As I am reading Stuart Shankers amazing book, I am starting to think of the Learning Commons with an added lens of how to help students also self-regulate. As I integrate my new learning, I cannot help but consider how this changes my view of our Libraries, and Learning Commons.
The Learning Commons is the new term we use to describe the updated version of our Libraries. It is a place where people come together to engage in active and participatory learning. It is networked and collaborative, and it considers both physical and virtual spaces. It is based in a culture of creativity and discovery!
In my view, the Learning Commons is a very constructivist learning environment, which is excellent. This means that students are engaged in collaborative activities including inquiry, project-based learning, inquiry and more. Social interaction is paramount, and often means that students need to be able to interact socially. Our learning environments are not ‘quiet’, but interactive. I am striving to promote constructivist learning environments, while at the same time, promote self-regulation for ALL students.
I am very conscious of the fact that many of our students are hypo, or hyper-aroused and need help self-regulating. Many of these students are not on IEPS. Further, many of these students may appear to be misbehaving or self-entitled, appears to be compliant, quiet, paying attention and following the rules. But this does not mean that they are necessarily misbehaving, or complying. A hypo-aroused student may in fact be experiencing a great deal of anxiety and appear to be zoned out. Perhaps this anxiety comes from too many social interactions going on at once, or a feeling of being overwhelmed. Visual and auditory stimuli can contribute to a lack of being able to self-regulate. Maybe the Learning Commons design needs to also reflect changes that promote self-regulation.

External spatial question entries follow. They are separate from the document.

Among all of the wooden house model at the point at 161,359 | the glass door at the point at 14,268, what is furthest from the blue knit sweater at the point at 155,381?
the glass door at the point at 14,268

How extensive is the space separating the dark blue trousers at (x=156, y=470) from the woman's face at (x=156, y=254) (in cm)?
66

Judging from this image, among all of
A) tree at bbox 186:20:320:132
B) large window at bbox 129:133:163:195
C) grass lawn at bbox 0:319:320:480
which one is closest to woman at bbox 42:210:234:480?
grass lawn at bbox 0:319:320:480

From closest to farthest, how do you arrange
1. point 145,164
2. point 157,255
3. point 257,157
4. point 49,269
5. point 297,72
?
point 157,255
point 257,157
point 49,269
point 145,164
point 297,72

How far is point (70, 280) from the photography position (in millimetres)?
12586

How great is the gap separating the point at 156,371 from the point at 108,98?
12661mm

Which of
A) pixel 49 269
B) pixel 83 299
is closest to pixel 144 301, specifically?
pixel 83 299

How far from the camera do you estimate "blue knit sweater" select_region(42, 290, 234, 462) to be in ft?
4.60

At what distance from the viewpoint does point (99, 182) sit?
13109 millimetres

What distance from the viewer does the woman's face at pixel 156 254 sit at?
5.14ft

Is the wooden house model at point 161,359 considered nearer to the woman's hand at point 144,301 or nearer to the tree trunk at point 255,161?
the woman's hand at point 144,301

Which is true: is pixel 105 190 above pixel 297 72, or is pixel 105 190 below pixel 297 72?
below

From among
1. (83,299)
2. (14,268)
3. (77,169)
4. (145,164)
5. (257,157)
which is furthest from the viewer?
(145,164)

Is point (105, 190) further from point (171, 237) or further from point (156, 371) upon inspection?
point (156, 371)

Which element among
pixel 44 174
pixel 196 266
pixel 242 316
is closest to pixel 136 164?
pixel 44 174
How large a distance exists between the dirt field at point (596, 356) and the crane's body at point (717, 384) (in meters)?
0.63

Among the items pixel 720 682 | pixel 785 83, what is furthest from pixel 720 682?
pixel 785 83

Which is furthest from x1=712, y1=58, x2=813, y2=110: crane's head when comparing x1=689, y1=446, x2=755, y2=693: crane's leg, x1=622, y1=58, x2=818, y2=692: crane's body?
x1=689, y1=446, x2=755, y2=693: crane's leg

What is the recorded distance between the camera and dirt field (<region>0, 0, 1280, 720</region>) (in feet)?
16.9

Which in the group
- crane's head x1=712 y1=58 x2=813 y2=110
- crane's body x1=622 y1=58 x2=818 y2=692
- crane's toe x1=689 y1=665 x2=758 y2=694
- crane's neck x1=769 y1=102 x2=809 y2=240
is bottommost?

As a result, I have new questions:
Is the Learning Commons a friend or foe of self-regulation?
How should the Learning Commons be designed? Often is a hub of learning – different students doing different things – researching, using tech, signing out books, reading, asking questions, making and more.
What about the TL’s who also must give planning time? Who becomes more important, the students learning in the planning time class, or the students from the rest of the school coming down to use the library for other purposes?
Are these in fact two differing paradigms affecting our school libraries?
I realise that this is a journey to try to integrate new thinking and learning to make better learning environments for students. It will take time.
What do we know?
First, we know that we need the Library to be a Learning Commons. A hub of activity, where students can from different classes come down for different purposes. A constructivist environment where students come to use resources, planned or unplanned. Resources can include iPads, makerspaces, art supplies, Green Screens, other technologies and of course, books. A Learning Commons reflects a flexible schedule to meet the needs of the various teachers and classrooms.
Next, we also know that the more we help students to self-regulate, the better they become at reaching their educational potential. Therefore to teach and facilitate learning without attention to self-regulation, the more difficult and frustrating it will be for teachers and students in the learning process.
Therefore, at this point in time, I can conclude that the most important thing to remember is that we all need to work together as a team: parents, students, teachers, specialists, administrators, etc.
A student’s true educational potential just cannot be realised if we are not able to work on self-regulation problems. It becomes even clearer that our purpose is to work together to do more of what the students need.
How do you run your Learning Commons in a way that promotes self-regulation?